Permission Issue in FIM

After attempting to update a user profile in SharePoint and you have given replicating changes in AD, you still may come across permissions issues when attempting to update AD for a particular user.

This will show up in the miisclient tool on your application server or whatever server is managing your User Profile Sync. The miisclient is basically a log of what is happening with your sync on both export and import. You can find it here:"C:\Program Files\Microsoft Office Servers\14.0\Synchronization Service\UIShell\miisclient.exe" depending on your setup.

When a sync is run and you see "completed-export-errors" on your Export job, have a look at this. You will then see what is causing the issue on the export. You may see a user with "Permissions-Issue" next to it. It is possible that this user account is not getting the delegate permissions in AD.

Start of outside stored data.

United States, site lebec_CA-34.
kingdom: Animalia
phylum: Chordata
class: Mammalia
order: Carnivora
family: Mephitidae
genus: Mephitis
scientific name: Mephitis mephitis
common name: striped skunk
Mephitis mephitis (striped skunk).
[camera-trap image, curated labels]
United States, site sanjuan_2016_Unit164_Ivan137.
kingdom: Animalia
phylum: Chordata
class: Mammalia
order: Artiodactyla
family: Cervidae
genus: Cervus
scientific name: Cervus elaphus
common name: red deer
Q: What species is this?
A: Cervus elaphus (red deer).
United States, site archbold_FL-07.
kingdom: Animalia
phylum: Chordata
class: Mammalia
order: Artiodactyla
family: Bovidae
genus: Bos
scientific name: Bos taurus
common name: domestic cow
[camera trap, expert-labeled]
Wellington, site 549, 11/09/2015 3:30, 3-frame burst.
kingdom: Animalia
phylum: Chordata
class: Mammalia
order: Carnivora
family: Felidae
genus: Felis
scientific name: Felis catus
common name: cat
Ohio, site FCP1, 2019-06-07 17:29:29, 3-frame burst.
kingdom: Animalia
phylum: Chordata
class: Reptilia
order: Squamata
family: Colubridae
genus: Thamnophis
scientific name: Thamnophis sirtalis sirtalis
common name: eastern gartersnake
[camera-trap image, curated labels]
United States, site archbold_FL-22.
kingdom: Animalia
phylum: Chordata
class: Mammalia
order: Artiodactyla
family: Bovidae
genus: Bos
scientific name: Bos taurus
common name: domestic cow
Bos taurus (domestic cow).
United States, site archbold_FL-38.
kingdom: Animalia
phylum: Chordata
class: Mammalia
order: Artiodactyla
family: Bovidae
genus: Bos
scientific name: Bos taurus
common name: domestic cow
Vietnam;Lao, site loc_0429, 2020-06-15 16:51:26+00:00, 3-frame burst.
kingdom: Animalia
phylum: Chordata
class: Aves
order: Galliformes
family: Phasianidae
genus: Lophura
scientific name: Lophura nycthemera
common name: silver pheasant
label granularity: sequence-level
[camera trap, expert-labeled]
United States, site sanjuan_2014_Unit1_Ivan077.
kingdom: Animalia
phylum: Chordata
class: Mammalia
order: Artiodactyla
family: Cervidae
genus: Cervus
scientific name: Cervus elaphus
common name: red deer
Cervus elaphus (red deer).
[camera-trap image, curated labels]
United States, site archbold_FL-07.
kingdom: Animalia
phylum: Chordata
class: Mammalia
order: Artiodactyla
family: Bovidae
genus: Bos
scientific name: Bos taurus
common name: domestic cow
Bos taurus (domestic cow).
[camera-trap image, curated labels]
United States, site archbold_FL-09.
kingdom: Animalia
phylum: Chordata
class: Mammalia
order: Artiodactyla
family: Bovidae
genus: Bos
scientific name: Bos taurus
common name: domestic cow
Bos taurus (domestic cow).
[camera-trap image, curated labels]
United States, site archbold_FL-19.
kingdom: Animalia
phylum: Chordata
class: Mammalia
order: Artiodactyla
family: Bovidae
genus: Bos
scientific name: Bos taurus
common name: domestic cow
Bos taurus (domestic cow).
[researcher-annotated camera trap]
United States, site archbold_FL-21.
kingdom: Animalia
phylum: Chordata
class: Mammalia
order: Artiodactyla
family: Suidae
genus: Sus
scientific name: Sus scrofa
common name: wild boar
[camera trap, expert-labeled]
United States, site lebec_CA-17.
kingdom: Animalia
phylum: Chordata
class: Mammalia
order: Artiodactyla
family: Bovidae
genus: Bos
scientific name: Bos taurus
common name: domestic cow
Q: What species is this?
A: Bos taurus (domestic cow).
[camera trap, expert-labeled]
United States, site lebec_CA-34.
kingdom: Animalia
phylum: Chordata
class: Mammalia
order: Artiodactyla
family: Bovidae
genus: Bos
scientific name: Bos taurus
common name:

The reason for this is that anyone who is or has been a member of a protected group such as Domain Admins, will not be able to automatically inherit permissions down. This means that writing to AD from SharePoint will not happen.

In order to release this, you need to go into the user account in question. Click on the "Security" tab. Click on Advanced. Check the box to Allow Inhertiable Permissions.

This will only stay in place for a certain timeframe before resetting itself based on the Protected Groups. You will need to run the sync again to allow the information to be writted to AD within the hour, I suggest.

Another one of my meandering findings! This can get quite tricky if you have a number of people that have been in Protected Groups for whatever reasons. There are ways around taking this "Reset" off but that's another problem for another day and I didn't have to do it in my environment.